§ EXTRACTED DATA:

______

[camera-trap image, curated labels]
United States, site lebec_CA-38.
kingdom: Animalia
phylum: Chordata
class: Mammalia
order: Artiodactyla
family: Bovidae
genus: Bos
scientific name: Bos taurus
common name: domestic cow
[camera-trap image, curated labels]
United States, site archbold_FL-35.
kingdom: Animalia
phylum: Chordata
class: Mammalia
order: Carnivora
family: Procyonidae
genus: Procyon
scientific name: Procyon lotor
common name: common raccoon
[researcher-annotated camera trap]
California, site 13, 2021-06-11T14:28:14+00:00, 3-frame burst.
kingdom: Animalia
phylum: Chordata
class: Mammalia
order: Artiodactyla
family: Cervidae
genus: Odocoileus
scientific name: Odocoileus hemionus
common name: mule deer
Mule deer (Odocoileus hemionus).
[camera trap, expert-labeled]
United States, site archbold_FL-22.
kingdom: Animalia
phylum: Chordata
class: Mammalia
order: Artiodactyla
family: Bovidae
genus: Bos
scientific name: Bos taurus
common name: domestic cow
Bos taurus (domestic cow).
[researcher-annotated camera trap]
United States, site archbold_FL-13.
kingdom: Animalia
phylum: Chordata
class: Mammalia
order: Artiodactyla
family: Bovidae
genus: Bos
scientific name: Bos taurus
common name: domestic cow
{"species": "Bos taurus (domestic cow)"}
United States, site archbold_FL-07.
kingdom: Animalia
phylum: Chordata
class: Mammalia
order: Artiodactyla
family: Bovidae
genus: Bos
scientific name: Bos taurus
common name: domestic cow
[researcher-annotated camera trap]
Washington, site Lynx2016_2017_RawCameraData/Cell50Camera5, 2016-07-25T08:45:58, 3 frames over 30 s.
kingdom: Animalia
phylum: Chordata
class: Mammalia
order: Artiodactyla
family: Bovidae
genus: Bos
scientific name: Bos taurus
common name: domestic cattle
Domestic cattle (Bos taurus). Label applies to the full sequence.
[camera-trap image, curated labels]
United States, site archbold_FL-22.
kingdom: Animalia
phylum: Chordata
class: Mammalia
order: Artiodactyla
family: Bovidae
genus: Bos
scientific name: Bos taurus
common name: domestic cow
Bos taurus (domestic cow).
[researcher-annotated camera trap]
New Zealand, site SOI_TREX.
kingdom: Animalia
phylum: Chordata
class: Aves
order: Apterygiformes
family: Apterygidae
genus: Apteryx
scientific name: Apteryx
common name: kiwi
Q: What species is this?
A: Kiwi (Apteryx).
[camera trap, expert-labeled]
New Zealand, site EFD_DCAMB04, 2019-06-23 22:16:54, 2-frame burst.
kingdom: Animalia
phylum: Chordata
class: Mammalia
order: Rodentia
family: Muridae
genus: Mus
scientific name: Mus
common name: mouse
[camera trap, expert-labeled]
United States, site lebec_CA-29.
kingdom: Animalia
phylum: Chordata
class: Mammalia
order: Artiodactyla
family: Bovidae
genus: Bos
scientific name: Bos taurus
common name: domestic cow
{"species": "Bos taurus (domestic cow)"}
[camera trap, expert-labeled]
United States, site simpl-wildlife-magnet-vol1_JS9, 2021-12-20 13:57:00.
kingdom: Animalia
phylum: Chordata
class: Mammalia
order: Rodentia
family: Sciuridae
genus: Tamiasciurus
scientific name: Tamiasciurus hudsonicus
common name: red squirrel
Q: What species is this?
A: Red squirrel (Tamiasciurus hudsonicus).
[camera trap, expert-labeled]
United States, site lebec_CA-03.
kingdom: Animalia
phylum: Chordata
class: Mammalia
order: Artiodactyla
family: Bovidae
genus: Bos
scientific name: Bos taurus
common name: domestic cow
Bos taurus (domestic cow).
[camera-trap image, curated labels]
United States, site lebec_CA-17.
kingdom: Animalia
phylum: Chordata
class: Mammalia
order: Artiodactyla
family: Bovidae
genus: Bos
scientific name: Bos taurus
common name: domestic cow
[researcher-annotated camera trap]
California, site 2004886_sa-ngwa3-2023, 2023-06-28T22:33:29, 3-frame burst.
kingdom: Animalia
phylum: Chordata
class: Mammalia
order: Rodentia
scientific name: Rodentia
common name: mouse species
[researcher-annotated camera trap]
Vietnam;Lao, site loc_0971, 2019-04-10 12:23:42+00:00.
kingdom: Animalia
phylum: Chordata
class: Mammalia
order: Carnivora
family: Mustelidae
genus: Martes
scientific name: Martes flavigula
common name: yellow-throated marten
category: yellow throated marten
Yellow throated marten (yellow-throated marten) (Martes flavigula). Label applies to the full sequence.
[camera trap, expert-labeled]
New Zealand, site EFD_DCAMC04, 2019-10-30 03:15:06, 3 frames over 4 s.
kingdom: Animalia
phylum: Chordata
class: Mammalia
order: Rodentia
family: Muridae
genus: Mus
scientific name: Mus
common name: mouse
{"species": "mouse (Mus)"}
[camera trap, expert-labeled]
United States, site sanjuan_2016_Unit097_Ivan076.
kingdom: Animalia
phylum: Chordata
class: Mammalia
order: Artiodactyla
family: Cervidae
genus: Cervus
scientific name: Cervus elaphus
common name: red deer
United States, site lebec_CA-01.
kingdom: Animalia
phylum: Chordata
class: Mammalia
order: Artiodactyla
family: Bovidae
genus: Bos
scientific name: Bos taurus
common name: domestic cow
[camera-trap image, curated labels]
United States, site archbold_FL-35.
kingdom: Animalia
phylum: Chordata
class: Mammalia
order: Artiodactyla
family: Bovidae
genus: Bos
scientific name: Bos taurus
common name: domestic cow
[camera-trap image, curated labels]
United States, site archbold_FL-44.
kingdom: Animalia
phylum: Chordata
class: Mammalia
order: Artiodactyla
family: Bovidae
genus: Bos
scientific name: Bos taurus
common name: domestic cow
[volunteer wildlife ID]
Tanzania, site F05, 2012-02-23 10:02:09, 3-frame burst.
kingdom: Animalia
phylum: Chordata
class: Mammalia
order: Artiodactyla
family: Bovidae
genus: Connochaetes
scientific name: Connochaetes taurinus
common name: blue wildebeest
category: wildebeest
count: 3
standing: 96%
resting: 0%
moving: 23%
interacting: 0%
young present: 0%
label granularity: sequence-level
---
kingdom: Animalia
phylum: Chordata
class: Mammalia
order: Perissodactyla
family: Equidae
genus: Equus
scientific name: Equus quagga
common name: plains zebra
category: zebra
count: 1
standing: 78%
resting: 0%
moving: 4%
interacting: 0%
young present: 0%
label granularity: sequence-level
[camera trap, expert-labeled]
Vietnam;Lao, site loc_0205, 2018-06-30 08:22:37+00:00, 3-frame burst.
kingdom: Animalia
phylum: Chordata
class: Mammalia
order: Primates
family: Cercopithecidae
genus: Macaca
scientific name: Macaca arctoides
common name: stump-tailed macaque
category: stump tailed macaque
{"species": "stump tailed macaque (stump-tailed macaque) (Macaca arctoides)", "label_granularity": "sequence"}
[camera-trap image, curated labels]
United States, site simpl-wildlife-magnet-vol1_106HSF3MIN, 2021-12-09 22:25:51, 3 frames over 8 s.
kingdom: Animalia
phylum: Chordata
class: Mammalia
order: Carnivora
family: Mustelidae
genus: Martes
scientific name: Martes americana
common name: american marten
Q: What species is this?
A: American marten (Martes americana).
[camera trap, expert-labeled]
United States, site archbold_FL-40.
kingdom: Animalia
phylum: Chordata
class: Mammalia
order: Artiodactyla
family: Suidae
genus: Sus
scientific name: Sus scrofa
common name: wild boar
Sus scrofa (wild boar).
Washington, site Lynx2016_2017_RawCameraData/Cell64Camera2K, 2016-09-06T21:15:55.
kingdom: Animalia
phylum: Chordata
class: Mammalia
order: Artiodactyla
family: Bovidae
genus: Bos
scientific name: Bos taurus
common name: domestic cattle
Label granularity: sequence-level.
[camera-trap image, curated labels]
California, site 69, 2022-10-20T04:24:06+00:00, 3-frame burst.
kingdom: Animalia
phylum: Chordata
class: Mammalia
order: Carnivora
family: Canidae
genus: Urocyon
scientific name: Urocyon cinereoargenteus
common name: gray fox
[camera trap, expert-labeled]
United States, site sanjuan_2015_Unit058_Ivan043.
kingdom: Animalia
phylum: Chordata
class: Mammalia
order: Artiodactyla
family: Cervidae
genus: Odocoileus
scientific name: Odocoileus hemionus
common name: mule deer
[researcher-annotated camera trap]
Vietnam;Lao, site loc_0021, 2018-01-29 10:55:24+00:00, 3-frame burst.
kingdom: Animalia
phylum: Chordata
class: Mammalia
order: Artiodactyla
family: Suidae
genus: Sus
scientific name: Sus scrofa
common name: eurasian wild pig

______

§ PROMPT: Above are the records. Print exactly, and only, the lines from the line with "standing: 78%" to the line with "category: stump tailed macaque", both inclusive.

§ RESULT OF THIS TASK:
standing: 78%
resting: 0%
moving: 4%
interacting: 0%
young present: 0%
label granularity: sequence-level
[camera trap, expert-labeled]
Vietnam;Lao, site loc_0205, 2018-06-30 08:22:37+00:00, 3-frame burst.
kingdom: Animalia
phylum: Chordata
class: Mammalia
order: Primates
family: Cercopithecidae
genus: Macaca
scientific name: Macaca arctoides
common name: stump-tailed macaque
category: stump tailed macaque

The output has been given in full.